İngiltere Alevi Kültür Merkezi ve Cemevi  ‘nden İsrafil Erbil: 19 -24 Aralık 1978 ayında Maraş’ta Alevi toplumuna yönelik yapılan katliamdan sonra Aleviler bölgeden uzaklaştırıldı.Katliamın sonuçlarından katliamın neden ve kimler tarafından yapıldığı daha iyi anlaşılmaktadır. Katliam öncesi bölgede Alevilerin (sol eğilimin) nüfus, ekonomik ve politik gücü çok etkiliyken katliam sonrası sağ ve muhafazakar çevrelerin nüfus, ekonomik ve politik olarak tamamen ele geçirdiğine şahit olduk. Her ne kadar tüm Maraş halkını katliamcı olarak görmeye hakkımız yok ise de katliamda rol alan onbinlerce insanın dışardan gitmediğinide biliyoruz. Bu nedenle Maraş katliamının aydınlatılması ve organizatörlerinin bulunması politik olarak sağ ve inanç olarak sünni muhafazakar toplumun Alevilerden ve solculardan daha fazla görevi olmalıdır. Buna rağmen ne devlet ne de Maraş ahalisi bugüne kadar hiçbir girişimde bulunmadığı gibi 32 yıl sonra 2010 aralık ayından itibaren maraş’ta yapılmak istenen anma etkinliklerine bile izin verilmemektedir.Bu yıl Aralık ayı ilk haftası Maraş Valiliğine yaptığımız ziyarette yapmak istediğimiz anma ve Maraş Cemevi binası temel atma töreni için bilgilendirmek istediğimizde Vali Kocatepe buna izin veremeyiz’ diyerek reddetmiştir. Devletin bugüne kadar aynen diğer ülkelerde, örneğin Solingen’de olduğu gibi hayatını kaybedenler için anıt dikmesi ve katliamı aydınlatması gerekirken Genel Kurmay bile katliam arşivlerini 41.000 tl karşılığı satılığa çıkarmıştır.

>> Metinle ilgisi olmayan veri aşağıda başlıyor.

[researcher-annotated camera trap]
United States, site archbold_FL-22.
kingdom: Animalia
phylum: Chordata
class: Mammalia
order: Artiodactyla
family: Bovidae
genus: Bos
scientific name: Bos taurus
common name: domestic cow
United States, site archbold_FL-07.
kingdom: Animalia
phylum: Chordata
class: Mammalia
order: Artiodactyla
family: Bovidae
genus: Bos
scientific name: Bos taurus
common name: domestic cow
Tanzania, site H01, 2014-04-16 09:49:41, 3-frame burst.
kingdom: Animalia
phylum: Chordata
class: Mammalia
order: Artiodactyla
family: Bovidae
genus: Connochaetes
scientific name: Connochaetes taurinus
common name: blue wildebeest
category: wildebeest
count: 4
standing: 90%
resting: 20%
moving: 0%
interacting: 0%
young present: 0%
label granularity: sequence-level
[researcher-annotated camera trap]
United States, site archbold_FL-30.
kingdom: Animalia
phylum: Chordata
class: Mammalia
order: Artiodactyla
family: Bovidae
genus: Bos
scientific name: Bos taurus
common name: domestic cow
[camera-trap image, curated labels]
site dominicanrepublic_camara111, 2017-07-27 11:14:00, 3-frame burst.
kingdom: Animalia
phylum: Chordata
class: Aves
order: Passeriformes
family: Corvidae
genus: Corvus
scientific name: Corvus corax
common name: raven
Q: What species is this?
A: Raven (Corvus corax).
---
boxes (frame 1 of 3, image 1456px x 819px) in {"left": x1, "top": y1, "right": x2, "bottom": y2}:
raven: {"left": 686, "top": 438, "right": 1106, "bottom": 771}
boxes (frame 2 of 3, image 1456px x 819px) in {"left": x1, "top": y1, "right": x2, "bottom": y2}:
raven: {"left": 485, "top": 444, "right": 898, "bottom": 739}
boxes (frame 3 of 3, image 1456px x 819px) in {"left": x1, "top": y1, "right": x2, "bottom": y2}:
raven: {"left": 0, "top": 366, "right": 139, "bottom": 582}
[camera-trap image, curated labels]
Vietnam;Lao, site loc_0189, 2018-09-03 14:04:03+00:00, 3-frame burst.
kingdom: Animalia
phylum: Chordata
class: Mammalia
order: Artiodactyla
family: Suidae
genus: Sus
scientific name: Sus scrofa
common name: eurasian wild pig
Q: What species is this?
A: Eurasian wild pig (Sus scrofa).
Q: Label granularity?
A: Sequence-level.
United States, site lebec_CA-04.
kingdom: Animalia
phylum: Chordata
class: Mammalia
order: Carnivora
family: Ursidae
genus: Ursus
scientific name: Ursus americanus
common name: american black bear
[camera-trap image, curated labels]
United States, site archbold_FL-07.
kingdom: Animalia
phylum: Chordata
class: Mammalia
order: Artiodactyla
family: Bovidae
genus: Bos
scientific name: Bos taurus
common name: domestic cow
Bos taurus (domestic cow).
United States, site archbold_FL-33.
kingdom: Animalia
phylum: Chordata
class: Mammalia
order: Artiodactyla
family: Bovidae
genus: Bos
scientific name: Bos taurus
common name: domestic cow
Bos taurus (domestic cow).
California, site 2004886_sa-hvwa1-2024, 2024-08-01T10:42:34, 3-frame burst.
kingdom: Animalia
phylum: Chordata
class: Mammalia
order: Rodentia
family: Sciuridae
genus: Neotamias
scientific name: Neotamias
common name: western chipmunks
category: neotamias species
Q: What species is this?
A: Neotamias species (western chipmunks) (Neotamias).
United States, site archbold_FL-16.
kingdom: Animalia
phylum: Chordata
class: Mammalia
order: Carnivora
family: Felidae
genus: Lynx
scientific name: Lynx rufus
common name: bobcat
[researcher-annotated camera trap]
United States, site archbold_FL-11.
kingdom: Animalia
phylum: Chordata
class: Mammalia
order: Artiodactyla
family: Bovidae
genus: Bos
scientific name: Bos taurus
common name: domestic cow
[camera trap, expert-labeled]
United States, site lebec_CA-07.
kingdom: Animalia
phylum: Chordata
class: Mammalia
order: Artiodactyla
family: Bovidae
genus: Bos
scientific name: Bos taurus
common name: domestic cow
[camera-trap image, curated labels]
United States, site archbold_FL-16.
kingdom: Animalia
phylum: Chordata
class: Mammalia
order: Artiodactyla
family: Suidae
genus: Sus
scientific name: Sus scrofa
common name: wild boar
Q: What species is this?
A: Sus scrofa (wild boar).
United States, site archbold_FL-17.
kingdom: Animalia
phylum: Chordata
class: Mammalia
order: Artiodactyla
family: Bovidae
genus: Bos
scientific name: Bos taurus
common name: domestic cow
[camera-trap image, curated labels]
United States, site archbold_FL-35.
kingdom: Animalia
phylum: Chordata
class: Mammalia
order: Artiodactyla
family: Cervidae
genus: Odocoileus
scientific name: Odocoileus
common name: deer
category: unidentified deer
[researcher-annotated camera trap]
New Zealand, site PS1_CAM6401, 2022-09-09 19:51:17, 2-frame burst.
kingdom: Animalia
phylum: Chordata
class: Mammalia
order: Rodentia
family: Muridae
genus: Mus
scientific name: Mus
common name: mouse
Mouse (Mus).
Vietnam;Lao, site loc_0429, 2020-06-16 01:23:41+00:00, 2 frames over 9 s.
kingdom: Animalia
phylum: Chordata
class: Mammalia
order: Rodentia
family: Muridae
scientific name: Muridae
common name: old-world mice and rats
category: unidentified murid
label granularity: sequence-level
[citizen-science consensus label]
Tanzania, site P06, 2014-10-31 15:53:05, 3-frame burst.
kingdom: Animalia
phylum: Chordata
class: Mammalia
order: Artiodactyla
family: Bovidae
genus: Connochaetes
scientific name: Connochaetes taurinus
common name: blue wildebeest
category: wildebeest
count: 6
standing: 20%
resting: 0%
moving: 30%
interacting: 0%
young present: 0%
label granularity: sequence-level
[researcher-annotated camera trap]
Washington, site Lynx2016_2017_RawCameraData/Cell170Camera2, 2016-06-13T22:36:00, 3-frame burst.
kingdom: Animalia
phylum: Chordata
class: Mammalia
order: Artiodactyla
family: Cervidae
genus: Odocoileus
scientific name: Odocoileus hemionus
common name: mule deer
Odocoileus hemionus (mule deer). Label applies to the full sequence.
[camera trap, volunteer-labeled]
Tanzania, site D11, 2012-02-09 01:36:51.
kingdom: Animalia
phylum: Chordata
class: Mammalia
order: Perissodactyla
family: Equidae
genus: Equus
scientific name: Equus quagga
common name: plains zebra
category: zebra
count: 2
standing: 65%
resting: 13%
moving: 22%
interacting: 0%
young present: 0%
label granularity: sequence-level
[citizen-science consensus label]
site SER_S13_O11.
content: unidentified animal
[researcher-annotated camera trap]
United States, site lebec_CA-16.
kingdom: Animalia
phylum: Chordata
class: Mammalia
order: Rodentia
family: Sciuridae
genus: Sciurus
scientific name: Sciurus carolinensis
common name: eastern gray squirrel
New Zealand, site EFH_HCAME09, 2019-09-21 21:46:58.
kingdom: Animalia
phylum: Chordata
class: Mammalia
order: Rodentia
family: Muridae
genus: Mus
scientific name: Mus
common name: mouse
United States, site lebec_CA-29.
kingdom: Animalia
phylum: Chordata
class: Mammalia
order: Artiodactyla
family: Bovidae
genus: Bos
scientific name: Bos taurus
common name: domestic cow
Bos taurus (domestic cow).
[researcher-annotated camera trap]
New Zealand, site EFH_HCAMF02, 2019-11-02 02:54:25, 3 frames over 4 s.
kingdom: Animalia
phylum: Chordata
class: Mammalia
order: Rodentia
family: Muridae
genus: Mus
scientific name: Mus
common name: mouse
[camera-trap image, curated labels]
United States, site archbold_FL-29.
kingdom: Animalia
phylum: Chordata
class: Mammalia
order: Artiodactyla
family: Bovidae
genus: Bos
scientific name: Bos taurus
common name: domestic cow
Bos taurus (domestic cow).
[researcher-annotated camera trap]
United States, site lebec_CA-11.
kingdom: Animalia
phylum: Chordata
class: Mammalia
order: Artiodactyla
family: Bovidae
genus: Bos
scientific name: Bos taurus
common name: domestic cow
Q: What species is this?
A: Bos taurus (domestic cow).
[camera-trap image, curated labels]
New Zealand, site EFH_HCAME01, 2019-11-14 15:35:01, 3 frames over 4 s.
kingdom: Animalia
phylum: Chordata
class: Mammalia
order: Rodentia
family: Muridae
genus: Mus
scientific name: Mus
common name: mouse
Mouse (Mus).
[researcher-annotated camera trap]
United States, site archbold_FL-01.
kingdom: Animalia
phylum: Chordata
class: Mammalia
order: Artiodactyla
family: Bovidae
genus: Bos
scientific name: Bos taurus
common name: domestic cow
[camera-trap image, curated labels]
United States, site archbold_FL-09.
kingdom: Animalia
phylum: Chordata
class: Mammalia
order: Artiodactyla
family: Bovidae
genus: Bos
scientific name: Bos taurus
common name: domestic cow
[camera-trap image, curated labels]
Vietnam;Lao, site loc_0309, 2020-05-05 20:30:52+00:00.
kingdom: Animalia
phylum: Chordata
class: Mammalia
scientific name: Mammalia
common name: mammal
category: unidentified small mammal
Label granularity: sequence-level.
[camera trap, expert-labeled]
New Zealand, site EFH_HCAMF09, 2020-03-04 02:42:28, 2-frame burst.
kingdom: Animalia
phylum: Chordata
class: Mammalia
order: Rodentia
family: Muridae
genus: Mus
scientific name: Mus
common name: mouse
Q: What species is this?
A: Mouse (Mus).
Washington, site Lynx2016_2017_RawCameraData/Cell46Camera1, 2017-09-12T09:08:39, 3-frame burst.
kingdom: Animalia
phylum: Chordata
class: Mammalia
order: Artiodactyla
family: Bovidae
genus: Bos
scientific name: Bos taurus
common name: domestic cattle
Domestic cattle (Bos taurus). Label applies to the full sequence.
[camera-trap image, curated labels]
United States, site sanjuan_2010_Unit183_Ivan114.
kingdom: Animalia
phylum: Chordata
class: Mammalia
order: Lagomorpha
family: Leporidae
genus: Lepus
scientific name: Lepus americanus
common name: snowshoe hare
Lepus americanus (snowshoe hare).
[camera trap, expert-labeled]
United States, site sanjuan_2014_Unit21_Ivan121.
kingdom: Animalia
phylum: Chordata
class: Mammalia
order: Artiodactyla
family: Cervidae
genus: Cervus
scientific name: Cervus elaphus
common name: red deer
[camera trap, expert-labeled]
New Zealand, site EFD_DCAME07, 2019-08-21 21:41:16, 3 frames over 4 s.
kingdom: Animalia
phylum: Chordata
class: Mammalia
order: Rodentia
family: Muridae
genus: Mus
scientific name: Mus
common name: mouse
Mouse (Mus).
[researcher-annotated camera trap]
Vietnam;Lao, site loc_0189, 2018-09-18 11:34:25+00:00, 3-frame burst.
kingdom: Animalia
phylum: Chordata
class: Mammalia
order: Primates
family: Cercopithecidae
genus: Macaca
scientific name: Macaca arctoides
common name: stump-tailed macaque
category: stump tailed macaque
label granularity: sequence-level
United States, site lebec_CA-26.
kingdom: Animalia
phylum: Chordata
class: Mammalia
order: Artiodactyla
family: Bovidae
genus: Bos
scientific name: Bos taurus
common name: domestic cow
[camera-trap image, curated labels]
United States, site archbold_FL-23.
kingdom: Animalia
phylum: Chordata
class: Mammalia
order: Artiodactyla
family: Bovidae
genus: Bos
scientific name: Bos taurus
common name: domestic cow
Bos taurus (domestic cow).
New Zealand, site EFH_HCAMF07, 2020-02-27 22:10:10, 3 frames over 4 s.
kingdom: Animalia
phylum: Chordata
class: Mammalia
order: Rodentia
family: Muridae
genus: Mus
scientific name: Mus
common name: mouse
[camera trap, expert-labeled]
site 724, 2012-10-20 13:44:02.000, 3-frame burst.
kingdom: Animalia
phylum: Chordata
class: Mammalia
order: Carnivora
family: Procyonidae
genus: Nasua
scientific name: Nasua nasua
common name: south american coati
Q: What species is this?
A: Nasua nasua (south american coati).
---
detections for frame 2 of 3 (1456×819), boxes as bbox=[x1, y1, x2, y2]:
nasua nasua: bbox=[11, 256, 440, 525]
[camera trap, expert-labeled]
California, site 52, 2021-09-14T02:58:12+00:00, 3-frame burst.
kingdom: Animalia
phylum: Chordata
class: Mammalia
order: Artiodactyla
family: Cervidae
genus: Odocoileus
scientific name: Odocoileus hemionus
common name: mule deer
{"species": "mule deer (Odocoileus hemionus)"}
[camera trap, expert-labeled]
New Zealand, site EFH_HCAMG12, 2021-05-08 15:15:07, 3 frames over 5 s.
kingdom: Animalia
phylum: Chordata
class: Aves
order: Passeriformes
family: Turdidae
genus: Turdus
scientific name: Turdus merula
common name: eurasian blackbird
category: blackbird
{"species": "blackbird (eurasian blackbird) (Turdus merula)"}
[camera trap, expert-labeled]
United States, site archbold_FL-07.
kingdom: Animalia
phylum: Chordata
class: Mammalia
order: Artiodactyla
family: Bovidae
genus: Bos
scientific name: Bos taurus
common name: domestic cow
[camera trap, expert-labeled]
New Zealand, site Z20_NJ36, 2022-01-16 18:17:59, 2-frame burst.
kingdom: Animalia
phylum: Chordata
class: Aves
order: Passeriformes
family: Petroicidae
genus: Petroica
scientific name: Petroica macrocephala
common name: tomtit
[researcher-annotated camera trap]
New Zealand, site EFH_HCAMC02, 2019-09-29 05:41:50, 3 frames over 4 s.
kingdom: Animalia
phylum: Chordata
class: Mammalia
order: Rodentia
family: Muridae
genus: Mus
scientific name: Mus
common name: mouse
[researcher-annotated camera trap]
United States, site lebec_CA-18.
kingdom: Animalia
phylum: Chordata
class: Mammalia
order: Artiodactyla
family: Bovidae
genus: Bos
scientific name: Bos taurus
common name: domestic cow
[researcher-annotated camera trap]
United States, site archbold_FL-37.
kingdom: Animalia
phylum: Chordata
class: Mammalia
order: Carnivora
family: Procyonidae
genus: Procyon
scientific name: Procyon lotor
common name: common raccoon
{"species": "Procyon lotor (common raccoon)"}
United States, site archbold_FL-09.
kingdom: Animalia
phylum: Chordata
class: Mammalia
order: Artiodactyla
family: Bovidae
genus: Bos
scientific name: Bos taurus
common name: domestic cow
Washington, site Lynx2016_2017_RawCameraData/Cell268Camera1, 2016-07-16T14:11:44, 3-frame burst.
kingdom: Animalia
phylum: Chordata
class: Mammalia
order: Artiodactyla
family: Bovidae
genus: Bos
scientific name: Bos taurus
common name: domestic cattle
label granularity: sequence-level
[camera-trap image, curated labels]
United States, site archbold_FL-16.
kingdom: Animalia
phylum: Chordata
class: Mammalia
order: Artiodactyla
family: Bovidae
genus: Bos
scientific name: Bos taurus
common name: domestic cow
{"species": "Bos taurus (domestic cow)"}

Bunun üzerine Alevi kurumları olarak bu belgeler bizde bulunmalıdır düşüncesiyle harekete geçerek halk arasında dayanışma yöntemiyle yaklaşık 170 klasörlük Genel Kurmay arşivlerini almaya karar verdik. Devlet, hükümet ve Genel Kurmay kendisine yakışanı yapmaya devam ederken duyarlı kesimlerin (demokrat, devrimci, Alevi kurumlar ve kişiler) herşeye rağmen 21 aralık 2013 cumartesi günü Maraş’ta olacak ve katliamları lanetlemeye devam edecektir.